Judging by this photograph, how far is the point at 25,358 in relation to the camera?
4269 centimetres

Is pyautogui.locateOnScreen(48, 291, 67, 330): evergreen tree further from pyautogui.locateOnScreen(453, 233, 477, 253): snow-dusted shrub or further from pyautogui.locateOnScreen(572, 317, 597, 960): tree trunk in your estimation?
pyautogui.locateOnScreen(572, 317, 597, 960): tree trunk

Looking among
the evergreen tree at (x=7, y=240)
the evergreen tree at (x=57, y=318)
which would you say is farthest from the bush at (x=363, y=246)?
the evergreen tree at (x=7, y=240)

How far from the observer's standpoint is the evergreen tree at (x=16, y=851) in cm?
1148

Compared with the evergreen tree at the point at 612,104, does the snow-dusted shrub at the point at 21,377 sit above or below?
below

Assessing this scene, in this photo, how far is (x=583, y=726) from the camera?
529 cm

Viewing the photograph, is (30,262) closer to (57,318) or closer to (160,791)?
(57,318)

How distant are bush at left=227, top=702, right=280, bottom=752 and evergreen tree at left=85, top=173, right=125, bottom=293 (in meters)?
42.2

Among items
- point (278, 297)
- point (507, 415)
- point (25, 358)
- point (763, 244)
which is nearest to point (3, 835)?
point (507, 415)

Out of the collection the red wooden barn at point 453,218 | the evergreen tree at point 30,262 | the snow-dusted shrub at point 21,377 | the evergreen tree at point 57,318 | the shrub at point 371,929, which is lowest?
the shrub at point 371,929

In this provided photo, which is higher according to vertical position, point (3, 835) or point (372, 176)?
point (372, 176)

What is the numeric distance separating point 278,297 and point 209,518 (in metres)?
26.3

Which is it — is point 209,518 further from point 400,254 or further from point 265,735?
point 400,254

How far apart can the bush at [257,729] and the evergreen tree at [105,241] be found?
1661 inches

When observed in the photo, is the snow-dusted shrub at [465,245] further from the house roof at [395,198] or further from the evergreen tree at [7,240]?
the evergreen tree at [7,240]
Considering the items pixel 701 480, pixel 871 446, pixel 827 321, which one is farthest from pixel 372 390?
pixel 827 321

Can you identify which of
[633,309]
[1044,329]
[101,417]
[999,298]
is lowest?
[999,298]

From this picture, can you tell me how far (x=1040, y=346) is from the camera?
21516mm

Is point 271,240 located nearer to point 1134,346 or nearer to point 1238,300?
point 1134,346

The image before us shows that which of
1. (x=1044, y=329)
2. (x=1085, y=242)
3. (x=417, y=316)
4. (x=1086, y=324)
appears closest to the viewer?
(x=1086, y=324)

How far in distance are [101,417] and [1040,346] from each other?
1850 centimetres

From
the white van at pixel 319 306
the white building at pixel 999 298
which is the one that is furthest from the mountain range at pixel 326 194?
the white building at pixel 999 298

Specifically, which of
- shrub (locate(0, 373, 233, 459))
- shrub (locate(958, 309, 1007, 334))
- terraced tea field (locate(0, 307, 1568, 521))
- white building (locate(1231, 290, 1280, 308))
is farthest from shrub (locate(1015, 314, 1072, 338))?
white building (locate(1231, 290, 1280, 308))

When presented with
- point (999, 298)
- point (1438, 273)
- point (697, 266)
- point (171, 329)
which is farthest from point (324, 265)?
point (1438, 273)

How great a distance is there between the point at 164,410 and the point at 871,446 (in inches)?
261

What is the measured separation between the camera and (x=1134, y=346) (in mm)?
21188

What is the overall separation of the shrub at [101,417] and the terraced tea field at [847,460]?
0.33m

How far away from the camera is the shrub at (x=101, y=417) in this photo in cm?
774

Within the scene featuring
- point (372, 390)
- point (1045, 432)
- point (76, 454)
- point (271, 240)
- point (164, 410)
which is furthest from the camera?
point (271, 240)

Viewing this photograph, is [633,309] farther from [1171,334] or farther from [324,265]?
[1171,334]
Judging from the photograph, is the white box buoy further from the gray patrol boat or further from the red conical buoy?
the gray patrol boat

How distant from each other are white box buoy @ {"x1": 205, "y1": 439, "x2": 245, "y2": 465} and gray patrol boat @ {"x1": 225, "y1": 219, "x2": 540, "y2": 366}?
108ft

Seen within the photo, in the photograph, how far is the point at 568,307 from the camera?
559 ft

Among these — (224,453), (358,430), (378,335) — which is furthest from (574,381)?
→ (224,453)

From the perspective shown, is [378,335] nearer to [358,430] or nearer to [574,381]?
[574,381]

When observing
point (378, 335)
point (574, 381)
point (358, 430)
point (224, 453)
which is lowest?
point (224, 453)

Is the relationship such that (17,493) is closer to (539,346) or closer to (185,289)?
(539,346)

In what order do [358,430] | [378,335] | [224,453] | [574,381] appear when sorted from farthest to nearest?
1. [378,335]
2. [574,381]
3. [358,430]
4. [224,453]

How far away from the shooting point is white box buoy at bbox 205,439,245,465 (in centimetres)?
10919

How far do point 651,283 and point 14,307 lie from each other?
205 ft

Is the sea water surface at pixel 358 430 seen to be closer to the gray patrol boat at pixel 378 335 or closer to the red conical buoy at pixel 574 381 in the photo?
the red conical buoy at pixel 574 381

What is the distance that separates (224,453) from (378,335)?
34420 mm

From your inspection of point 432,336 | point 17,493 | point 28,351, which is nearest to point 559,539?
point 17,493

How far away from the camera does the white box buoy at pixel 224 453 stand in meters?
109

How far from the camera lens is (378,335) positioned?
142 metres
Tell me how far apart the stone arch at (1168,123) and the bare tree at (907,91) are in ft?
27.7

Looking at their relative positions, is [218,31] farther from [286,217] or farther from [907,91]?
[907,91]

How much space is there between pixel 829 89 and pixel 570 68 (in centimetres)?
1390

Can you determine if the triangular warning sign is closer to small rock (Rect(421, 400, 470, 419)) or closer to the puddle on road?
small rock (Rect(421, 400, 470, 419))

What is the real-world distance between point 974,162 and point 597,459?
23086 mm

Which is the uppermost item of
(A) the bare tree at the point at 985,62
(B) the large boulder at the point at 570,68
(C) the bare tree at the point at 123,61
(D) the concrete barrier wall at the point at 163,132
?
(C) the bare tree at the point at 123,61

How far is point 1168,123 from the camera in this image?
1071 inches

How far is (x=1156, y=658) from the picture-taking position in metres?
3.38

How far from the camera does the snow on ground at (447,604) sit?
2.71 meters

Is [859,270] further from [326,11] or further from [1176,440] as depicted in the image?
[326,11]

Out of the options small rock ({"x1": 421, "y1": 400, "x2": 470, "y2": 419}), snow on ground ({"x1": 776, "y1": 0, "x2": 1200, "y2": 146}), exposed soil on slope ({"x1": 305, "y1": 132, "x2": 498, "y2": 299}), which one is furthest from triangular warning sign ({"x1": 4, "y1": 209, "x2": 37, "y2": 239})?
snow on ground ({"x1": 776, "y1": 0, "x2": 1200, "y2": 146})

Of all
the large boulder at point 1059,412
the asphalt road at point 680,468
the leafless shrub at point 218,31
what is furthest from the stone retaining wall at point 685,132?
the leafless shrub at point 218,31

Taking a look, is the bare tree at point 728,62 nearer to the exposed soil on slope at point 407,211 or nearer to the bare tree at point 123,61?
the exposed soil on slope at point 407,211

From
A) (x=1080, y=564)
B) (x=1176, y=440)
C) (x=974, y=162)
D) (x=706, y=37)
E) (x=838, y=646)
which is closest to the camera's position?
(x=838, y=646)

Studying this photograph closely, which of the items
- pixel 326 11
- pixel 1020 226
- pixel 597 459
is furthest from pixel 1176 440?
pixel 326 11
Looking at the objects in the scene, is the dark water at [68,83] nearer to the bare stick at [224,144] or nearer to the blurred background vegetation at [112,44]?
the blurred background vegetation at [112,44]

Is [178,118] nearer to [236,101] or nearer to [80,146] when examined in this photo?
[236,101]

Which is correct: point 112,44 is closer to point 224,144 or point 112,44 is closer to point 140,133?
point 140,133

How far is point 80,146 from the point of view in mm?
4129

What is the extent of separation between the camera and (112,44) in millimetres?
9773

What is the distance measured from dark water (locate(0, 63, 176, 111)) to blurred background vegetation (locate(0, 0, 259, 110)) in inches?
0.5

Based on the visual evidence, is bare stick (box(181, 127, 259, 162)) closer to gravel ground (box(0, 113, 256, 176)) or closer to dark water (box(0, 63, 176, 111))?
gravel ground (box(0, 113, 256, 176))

AIM OF THE TASK
Quote, without alteration, the final stretch of the entries: the line with "How far is point 1168,123" onward to the last line.

EXERCISE OUTPUT
How far is point 1168,123 from the camera in this image?
1071 inches

How far is (x=1156, y=658) from the picture-taking position in metres?
3.38

How far from the camera does the snow on ground at (447,604) sit?
2.71 meters

Is [859,270] further from [326,11] or further from [1176,440] as depicted in the image?
[326,11]

Out of the options small rock ({"x1": 421, "y1": 400, "x2": 470, "y2": 419}), snow on ground ({"x1": 776, "y1": 0, "x2": 1200, "y2": 146}), exposed soil on slope ({"x1": 305, "y1": 132, "x2": 498, "y2": 299}), which one is furthest from triangular warning sign ({"x1": 4, "y1": 209, "x2": 37, "y2": 239})?
snow on ground ({"x1": 776, "y1": 0, "x2": 1200, "y2": 146})

Of all
the large boulder at point 1059,412
the asphalt road at point 680,468
the leafless shrub at point 218,31
what is furthest from the stone retaining wall at point 685,132?
the leafless shrub at point 218,31

Taking a look, is the bare tree at point 728,62 nearer to the exposed soil on slope at point 407,211 or nearer to the bare tree at point 123,61?
the exposed soil on slope at point 407,211

From
A) (x=1080, y=564)
B) (x=1176, y=440)
C) (x=974, y=162)
D) (x=706, y=37)
E) (x=838, y=646)
which is closest to the camera's position?
(x=838, y=646)

Studying this photograph closely, which of the items
- pixel 326 11
- pixel 1020 226
- pixel 597 459
is furthest from pixel 1176 440?
pixel 326 11
Looking at the objects in the scene, is the dark water at [68,83] nearer to the bare stick at [224,144] or nearer to the blurred background vegetation at [112,44]?
the blurred background vegetation at [112,44]

Is [178,118] nearer to [236,101] or nearer to [80,146] when examined in this photo?
[236,101]

Which is correct: point 112,44 is closer to point 224,144 or point 112,44 is closer to point 140,133?
point 140,133

How far is point 80,146 from the point of view in mm?
4129

What is the extent of separation between the camera and (112,44) in millimetres?
9773

What is the distance measured from dark water (locate(0, 63, 176, 111)) to blurred background vegetation (locate(0, 0, 259, 110)) in inches?
0.5

Based on the visual evidence, is bare stick (box(181, 127, 259, 162)) closer to gravel ground (box(0, 113, 256, 176)) or closer to dark water (box(0, 63, 176, 111))?
gravel ground (box(0, 113, 256, 176))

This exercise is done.